Chinese New Year comes around anywhere from late January to mid-February on the Gregorian calendar, depending on the phases of the moon. That's why it's also known as the Lunar New Year. You may have also heard that it's the year of a certain animal or seen the parades in Chinatowns around the world, but that's just the tip of the proverbial iceberg. Unlike my version of a New Year, which involves eating hors d'oeuvres and drinking champagne while watching a ball drop on TV, Chinese New Year is a really big deal.
During the celebration in China, the first day of the new year marks the end of the winter, so the cleaning ritual that happens before is also spring cleaning. There's a saying in Cantonese that means "wash away the dirt on Ninyabaat." Ninyabaat is the 28th day of the 12th month (the Chinese calendar having 12 months like the Gregorian one that we use). But it's just generally done before the first day of the new year. Thoroughly cleaning your home rids it of the bad luck of the past year and gets it ready to fill with the good luck sure to follow in the new one. Many people also use this time to repaint their homes and fix anything that's broken. Rooms should be swept from the entrance to the center, with trash going out the back door. The front door is for the good luck to come in! Cleaning tools like brooms are put away and not used for at least the first few days after the new year begins so they don't sweep away any good fortune.

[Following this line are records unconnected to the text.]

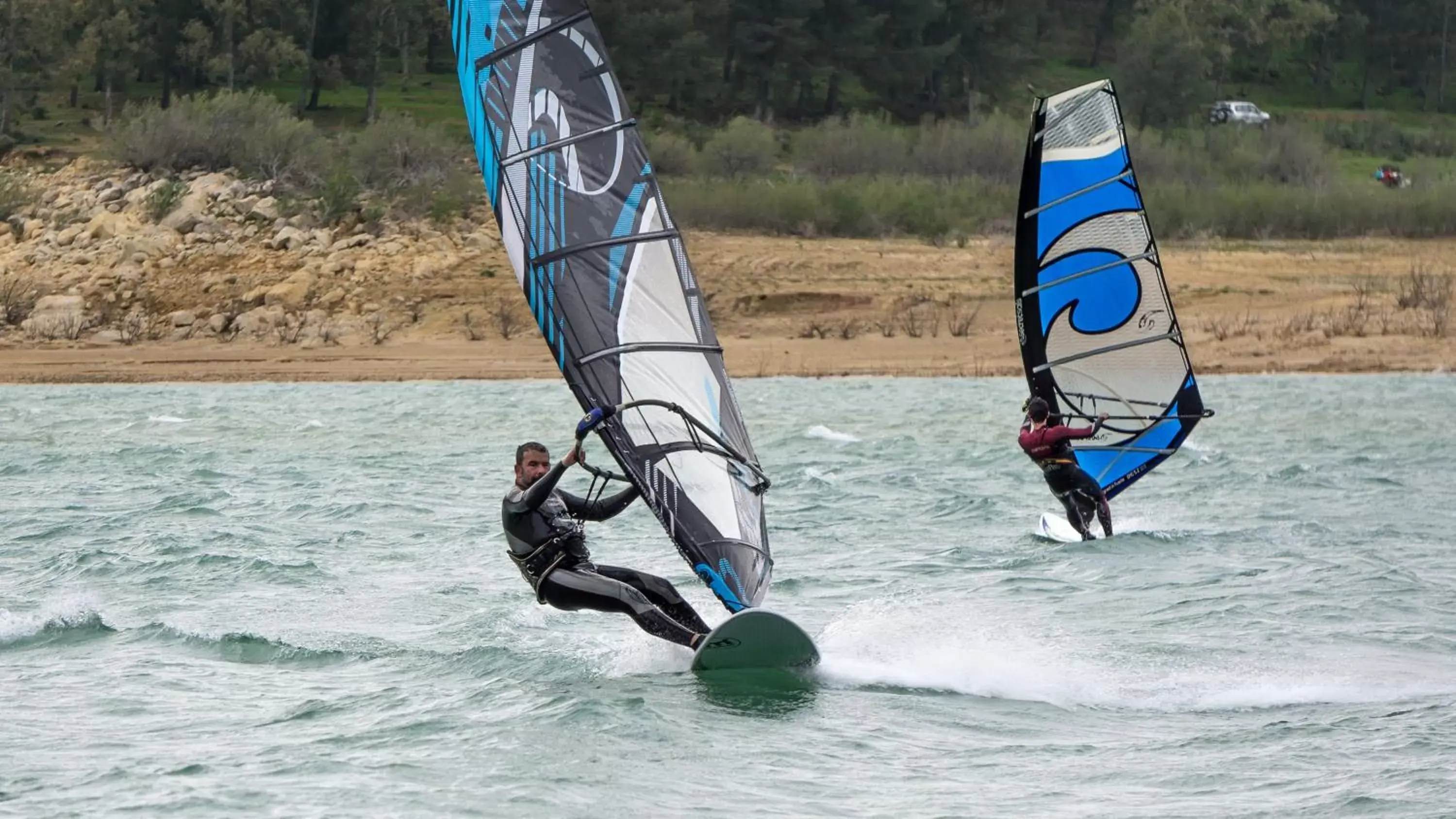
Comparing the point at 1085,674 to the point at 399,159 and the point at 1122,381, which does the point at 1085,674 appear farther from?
the point at 399,159

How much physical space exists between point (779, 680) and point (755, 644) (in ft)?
0.86

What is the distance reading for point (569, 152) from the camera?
920 centimetres

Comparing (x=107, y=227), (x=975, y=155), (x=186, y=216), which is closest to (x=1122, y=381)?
(x=186, y=216)

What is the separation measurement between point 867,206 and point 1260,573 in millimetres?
19261

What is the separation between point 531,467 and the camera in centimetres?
842

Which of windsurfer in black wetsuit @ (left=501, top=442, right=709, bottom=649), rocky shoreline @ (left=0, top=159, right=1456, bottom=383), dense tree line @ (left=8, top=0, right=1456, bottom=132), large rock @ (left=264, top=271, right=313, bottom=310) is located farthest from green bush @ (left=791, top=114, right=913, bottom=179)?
windsurfer in black wetsuit @ (left=501, top=442, right=709, bottom=649)

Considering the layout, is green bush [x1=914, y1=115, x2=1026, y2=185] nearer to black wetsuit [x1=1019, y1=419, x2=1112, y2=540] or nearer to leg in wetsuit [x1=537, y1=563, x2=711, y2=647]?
black wetsuit [x1=1019, y1=419, x2=1112, y2=540]

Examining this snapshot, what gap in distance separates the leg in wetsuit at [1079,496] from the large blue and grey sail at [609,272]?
361cm

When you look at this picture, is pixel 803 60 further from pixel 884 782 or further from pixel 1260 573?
pixel 884 782

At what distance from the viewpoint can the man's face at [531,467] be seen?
27.6 ft

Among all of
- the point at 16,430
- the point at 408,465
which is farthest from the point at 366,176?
the point at 408,465

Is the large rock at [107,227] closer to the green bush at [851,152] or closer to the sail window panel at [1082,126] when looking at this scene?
the green bush at [851,152]

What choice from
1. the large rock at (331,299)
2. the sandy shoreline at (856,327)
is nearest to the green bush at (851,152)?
the sandy shoreline at (856,327)

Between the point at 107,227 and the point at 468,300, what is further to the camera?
the point at 107,227
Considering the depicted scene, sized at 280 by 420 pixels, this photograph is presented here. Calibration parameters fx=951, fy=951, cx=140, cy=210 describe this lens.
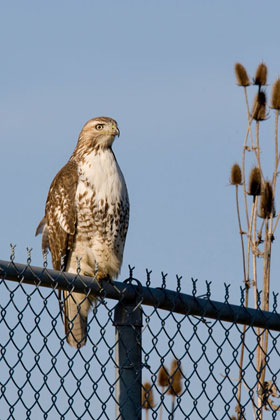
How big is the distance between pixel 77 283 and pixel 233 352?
2.92 ft

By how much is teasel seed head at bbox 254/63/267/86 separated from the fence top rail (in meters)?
3.10

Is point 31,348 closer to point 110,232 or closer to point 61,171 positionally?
point 110,232

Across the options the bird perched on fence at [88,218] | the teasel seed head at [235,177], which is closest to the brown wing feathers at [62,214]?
the bird perched on fence at [88,218]

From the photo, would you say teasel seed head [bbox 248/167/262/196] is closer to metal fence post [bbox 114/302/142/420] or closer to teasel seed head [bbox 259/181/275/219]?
teasel seed head [bbox 259/181/275/219]

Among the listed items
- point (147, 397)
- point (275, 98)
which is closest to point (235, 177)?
point (275, 98)

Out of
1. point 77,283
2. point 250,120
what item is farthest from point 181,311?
point 250,120

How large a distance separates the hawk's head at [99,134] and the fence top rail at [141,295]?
2.23 metres

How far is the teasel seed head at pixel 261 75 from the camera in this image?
7.15 m

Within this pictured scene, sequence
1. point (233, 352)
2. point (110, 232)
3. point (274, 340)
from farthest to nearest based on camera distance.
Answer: point (110, 232)
point (274, 340)
point (233, 352)

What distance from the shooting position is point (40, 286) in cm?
343

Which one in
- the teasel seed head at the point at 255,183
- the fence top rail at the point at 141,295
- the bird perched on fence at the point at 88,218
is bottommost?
the fence top rail at the point at 141,295

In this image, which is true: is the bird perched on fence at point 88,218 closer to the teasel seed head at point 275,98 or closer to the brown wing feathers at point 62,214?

The cleaning process usually starts from 24th of the 12th lunar month according to the tradition, but nowadays people are busy working before the Chinese New Year public holiday, so you could do it whenever you have time before Chinese New Year eve.
In this special situation of the year, it might be a good idea consider donate or sell as there are probably plenty of items that you don’t need or want anymore, but someone else would appreciate. Donating your items to local charities, clothing drive, or sell them online will help to give the items new life.